___ Data for the task

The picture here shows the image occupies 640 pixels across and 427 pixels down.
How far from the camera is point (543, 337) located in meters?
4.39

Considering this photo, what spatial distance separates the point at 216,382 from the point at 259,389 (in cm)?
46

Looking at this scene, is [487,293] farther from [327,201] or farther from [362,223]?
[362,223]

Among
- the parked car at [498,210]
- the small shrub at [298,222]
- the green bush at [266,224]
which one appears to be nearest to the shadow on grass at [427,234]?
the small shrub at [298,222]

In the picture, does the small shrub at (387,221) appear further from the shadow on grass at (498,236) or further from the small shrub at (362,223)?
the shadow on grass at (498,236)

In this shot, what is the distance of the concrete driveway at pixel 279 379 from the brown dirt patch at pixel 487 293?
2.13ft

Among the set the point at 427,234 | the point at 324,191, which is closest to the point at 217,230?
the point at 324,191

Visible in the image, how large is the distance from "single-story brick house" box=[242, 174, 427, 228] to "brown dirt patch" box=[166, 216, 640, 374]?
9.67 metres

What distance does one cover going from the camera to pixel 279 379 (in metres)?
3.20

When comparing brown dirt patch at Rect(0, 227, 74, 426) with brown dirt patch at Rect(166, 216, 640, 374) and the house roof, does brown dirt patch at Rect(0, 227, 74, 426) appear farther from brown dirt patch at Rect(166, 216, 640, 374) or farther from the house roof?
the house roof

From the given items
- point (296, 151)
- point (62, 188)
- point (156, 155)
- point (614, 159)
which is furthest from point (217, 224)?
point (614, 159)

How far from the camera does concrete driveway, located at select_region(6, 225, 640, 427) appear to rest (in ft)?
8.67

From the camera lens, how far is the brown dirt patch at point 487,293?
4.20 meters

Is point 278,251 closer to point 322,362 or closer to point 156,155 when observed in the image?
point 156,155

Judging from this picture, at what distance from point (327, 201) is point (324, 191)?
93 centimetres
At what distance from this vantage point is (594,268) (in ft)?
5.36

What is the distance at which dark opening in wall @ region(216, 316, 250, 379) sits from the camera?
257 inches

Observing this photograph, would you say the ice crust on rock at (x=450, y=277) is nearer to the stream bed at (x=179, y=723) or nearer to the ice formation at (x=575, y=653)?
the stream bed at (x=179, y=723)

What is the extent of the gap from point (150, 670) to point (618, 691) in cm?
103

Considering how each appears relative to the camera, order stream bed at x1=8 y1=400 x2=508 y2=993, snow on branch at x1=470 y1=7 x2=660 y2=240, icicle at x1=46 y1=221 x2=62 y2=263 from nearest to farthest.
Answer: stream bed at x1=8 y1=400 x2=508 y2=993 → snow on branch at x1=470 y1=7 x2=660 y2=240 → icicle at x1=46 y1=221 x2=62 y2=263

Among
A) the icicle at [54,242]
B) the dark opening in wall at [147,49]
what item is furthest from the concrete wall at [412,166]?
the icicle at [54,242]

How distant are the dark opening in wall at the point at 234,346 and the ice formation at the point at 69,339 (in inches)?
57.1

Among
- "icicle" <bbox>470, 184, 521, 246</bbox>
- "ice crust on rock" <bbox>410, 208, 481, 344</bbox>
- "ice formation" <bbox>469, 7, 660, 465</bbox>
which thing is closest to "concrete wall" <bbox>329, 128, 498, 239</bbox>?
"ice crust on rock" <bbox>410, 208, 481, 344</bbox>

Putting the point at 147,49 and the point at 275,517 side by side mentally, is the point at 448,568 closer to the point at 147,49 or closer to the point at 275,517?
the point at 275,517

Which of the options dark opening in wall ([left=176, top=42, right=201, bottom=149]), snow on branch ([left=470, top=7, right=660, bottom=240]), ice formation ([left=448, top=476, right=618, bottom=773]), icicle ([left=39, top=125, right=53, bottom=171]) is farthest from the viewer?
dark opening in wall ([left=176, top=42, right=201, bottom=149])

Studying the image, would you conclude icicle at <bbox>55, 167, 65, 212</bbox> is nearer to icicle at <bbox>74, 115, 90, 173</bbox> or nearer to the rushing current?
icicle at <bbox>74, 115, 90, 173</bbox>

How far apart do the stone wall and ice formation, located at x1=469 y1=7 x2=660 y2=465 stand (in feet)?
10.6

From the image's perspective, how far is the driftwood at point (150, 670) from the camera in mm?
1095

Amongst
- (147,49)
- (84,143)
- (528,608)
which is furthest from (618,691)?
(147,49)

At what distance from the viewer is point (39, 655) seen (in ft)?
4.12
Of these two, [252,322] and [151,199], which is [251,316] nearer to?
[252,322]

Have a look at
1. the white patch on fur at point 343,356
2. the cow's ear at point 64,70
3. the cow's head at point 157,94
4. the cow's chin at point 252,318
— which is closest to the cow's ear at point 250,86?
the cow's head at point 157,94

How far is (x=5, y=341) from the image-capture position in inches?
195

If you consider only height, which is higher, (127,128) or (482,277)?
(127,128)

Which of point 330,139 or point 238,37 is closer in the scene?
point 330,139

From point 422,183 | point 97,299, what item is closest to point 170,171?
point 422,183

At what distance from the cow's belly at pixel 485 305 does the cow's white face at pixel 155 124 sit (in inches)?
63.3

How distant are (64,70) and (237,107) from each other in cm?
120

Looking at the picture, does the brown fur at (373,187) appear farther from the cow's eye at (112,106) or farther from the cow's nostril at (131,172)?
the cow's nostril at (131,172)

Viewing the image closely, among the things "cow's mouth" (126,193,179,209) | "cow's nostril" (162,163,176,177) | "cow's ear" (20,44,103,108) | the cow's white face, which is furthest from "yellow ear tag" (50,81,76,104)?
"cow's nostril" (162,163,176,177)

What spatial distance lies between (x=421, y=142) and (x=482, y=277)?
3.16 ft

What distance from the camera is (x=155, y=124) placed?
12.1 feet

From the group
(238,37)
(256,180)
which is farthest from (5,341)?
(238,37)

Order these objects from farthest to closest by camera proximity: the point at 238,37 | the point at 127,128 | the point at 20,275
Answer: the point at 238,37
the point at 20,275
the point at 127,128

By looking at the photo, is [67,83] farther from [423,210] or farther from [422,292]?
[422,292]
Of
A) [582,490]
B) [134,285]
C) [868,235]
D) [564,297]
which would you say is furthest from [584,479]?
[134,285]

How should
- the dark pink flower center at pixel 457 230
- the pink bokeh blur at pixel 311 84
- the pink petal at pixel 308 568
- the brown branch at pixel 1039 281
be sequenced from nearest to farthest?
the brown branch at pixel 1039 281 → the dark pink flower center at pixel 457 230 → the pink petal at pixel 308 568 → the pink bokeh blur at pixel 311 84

______

- Problem requirements
Rewrite all of the entries above, changing "concrete driveway" to "paved driveway" everywhere it occurs and leaving every other word untouched.

- Task result
The picture here shows the image occupies 640 pixels across and 427 pixels down.
How far from the camera is point (543, 337) located in meters?
4.39

Considering this photo, what spatial distance separates the point at 216,382 from the point at 259,389 (in cm)?
46

Looking at this scene, is [487,293] farther from [327,201] or farther from [362,223]?
[362,223]

Among
- the parked car at [498,210]
- the small shrub at [298,222]
- the green bush at [266,224]
which one appears to be nearest to the shadow on grass at [427,234]?
the small shrub at [298,222]

In the picture, does the small shrub at (387,221) appear further from the shadow on grass at (498,236) or further from the small shrub at (362,223)?
the shadow on grass at (498,236)

In this shot, what is the distance of the paved driveway at pixel 279 379 from the brown dirt patch at pixel 487 293?
2.13ft

Among the set the point at 427,234 | the point at 324,191, which is closest to the point at 217,230?
the point at 324,191

Visible in the image, how large is the distance from "single-story brick house" box=[242, 174, 427, 228] to "brown dirt patch" box=[166, 216, 640, 374]?
9.67 metres

What distance does one cover going from the camera to pixel 279 379 (in metres)?
3.20

When comparing brown dirt patch at Rect(0, 227, 74, 426) with brown dirt patch at Rect(166, 216, 640, 374) and the house roof, does brown dirt patch at Rect(0, 227, 74, 426) appear farther from brown dirt patch at Rect(166, 216, 640, 374) or farther from the house roof?
the house roof

From the given items
- point (296, 151)
- point (62, 188)
- point (156, 155)
- point (614, 159)
which is furthest from point (217, 224)?
point (614, 159)

How far from the camera does paved driveway, located at select_region(6, 225, 640, 427) appear to rest (in ft)?
8.67

From the camera lens, how far is the brown dirt patch at point 487,293?
4.20 meters

Is point 278,251 closer to point 322,362 or closer to point 156,155 when observed in the image?
point 156,155

Judging from this picture, at what distance from point (327, 201) is point (324, 191)?
93 centimetres
At what distance from this vantage point is (594,268) (in ft)?
5.36

What is the distance at which dark opening in wall @ region(216, 316, 250, 379) sits from the camera?
257 inches

Observing this photograph, would you say the ice crust on rock at (x=450, y=277) is nearer to the stream bed at (x=179, y=723) or nearer to the ice formation at (x=575, y=653)?
the stream bed at (x=179, y=723)

What is the extent of the gap from point (150, 670) to point (618, 691) in cm?
103

Considering how each appears relative to the camera, order stream bed at x1=8 y1=400 x2=508 y2=993, snow on branch at x1=470 y1=7 x2=660 y2=240, icicle at x1=46 y1=221 x2=62 y2=263 from nearest to farthest.
Answer: stream bed at x1=8 y1=400 x2=508 y2=993 → snow on branch at x1=470 y1=7 x2=660 y2=240 → icicle at x1=46 y1=221 x2=62 y2=263

Among
A) the icicle at [54,242]
B) the dark opening in wall at [147,49]
what item is furthest from the concrete wall at [412,166]?
the icicle at [54,242]

How distant are the dark opening in wall at the point at 234,346 and the ice formation at the point at 69,339 (in inches)?
57.1

Among
- "icicle" <bbox>470, 184, 521, 246</bbox>
- "ice crust on rock" <bbox>410, 208, 481, 344</bbox>
- "ice formation" <bbox>469, 7, 660, 465</bbox>
which thing is closest to "concrete wall" <bbox>329, 128, 498, 239</bbox>?
"ice crust on rock" <bbox>410, 208, 481, 344</bbox>

Putting the point at 147,49 and the point at 275,517 side by side mentally, is the point at 448,568 closer to the point at 147,49 or closer to the point at 275,517?
the point at 275,517

Which of the options dark opening in wall ([left=176, top=42, right=201, bottom=149]), snow on branch ([left=470, top=7, right=660, bottom=240]), ice formation ([left=448, top=476, right=618, bottom=773]), icicle ([left=39, top=125, right=53, bottom=171]) is farthest from the viewer?
dark opening in wall ([left=176, top=42, right=201, bottom=149])

Studying the image, would you conclude icicle at <bbox>55, 167, 65, 212</bbox> is nearer to icicle at <bbox>74, 115, 90, 173</bbox> or nearer to the rushing current?
icicle at <bbox>74, 115, 90, 173</bbox>

How far apart do the stone wall and ice formation, located at x1=469 y1=7 x2=660 y2=465 stand (in feet)?
10.6

From the image's perspective, how far is the driftwood at point (150, 670) from the camera in mm?
1095

Amongst
- (147,49)
- (84,143)
- (528,608)
which is furthest from (618,691)?
(147,49)

At what distance from the viewer is point (39, 655) seen (in ft)?
4.12
Of these two, [252,322] and [151,199], which is [251,316] nearer to?
[252,322]

Have a look at
1. the white patch on fur at point 343,356
2. the cow's ear at point 64,70
3. the cow's head at point 157,94
4. the cow's chin at point 252,318
— which is closest to the cow's ear at point 250,86?
the cow's head at point 157,94

How far is (x=5, y=341) from the image-capture position in inches?
195

If you consider only height, which is higher, (127,128) or (482,277)?
(127,128)

Which of point 330,139 or point 238,37 is closer in the scene?
point 330,139

From point 422,183 | point 97,299, what item is closest to point 170,171?
point 422,183

At what distance from the cow's belly at pixel 485 305 does the cow's white face at pixel 155 124 sit (in inches)?
63.3

How distant are (64,70) and (237,107) from each other in cm?
120

Looking at the picture, does the brown fur at (373,187) appear farther from the cow's eye at (112,106) or farther from the cow's nostril at (131,172)?
the cow's nostril at (131,172)

Viewing the image closely, among the things "cow's mouth" (126,193,179,209) | "cow's nostril" (162,163,176,177) | "cow's ear" (20,44,103,108) | the cow's white face, which is furthest from "yellow ear tag" (50,81,76,104)?
"cow's nostril" (162,163,176,177)

What spatial distance lies between (x=421, y=142) and (x=482, y=277)?
3.16 ft

What distance from the camera is (x=155, y=124) placed?
12.1 feet

From the group
(238,37)
(256,180)
which is farthest from (5,341)?
(238,37)

Order these objects from farthest to closest by camera proximity: the point at 238,37 | the point at 127,128 | the point at 20,275
Answer: the point at 238,37
the point at 20,275
the point at 127,128

By looking at the photo, is [67,83] farther from [423,210] or farther from [422,292]?
[422,292]
Of
A) [582,490]
B) [134,285]
C) [868,235]
D) [564,297]
which would you say is furthest from [584,479]?
[134,285]

How should
- the dark pink flower center at pixel 457 230
- the pink bokeh blur at pixel 311 84
- the pink petal at pixel 308 568
- the brown branch at pixel 1039 281
be sequenced from nearest to farthest?
the brown branch at pixel 1039 281 → the dark pink flower center at pixel 457 230 → the pink petal at pixel 308 568 → the pink bokeh blur at pixel 311 84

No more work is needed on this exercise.